La pressione di replicare gli straordinari risultati di pubblico di Scialla semper, per fortuna, non è così soffocante. «Con Massimo Pericolo è successa la magia proprio perché non avevamo aspettative, quindi sarebbe meglio non averne in generale», scherza Phra. «Dico sempre che le aspettative fanno fare cilecca: nel sesso, nella musica, in cucina…». Nic Sarno la prende con più filosofia: «Inevitabilmente un po’ di pressione c’è, ma non la vedo come una cosa negativa, anzi: è competizione con se stessi. Come si suol dire: dalla pressione nascono i diamanti. Cerchiamo di migliorare, più che di replicare gli stessi risultati».

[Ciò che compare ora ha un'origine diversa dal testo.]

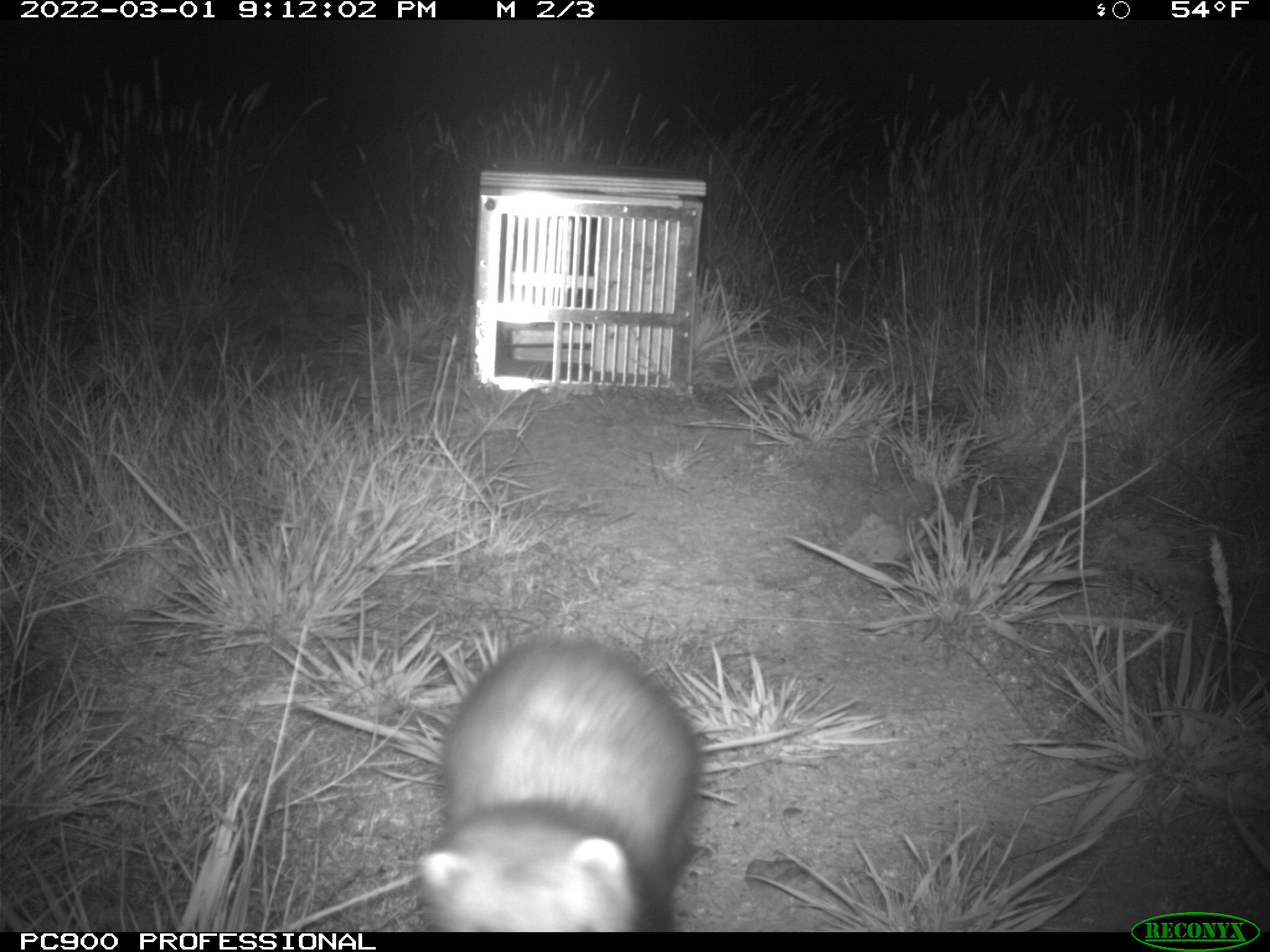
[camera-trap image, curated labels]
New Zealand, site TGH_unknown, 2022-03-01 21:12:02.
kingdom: Animalia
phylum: Chordata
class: Mammalia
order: Carnivora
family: Mustelidae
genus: Mustela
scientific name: Mustela furo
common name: ferret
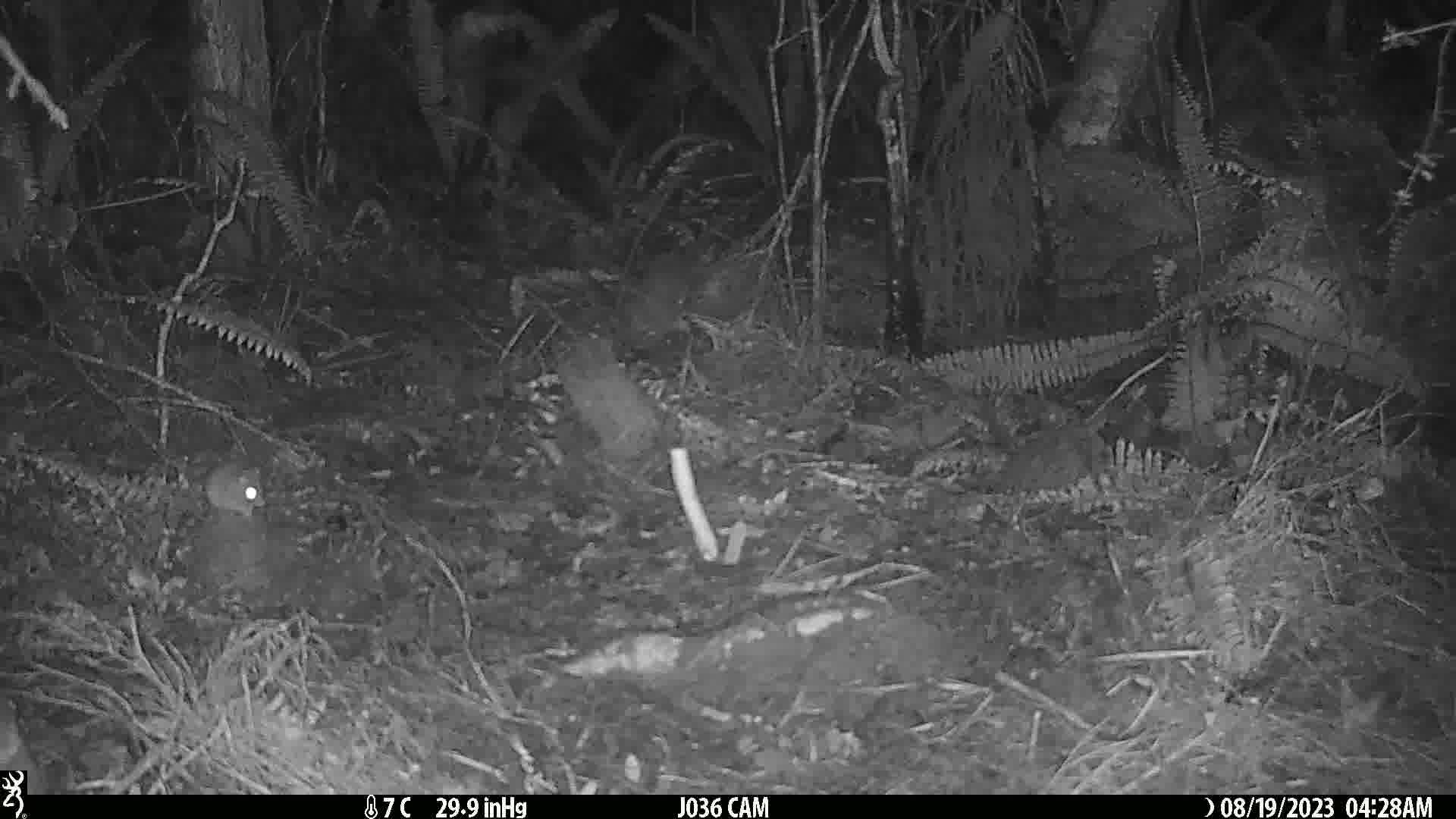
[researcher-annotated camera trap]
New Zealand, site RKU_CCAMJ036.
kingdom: Animalia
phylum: Chordata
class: Mammalia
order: Rodentia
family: Muridae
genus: Rattus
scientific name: Rattus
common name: rat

Il concept dietro a La danza delle streghe si rifà sempre all’immaginario di Goya, ma non solo: c’entrano la mitologia, la cultura folkloristica, il femminile e molto altro ancora. «Verso le donne ho sentimenti ambivalenti», confessa Tommy. «Vengo da una famiglia matriarcale, ho avuto tante delusioni d’amore e le streghe dei film Disney che tutti noi abbiamo guardato da piccoli sicuramente mi sono rimaste in testa». Fatto sta che, come dicevamo all’inizio, sembra una la colonna sonora scritta apposta per il periodo distopico e inquieto che stiamo vivendo tutti. «Spero che questa situazione ci porterà a migliorare, a metterci nei panni degli altri e a non litigare per cose stupide. Un po’ come dopo una guerra». Il fatto che il disco esca in piena emergenza Covid è un caso più che una scelta precisa, ma non teme le ripercussioni della quarantena: «Ho sempre tanta musica pronta, più avanti ne farò uscire ancora. In questo momento storico mi piace poter dare qualcosa ai fan: sono come una famiglia per me».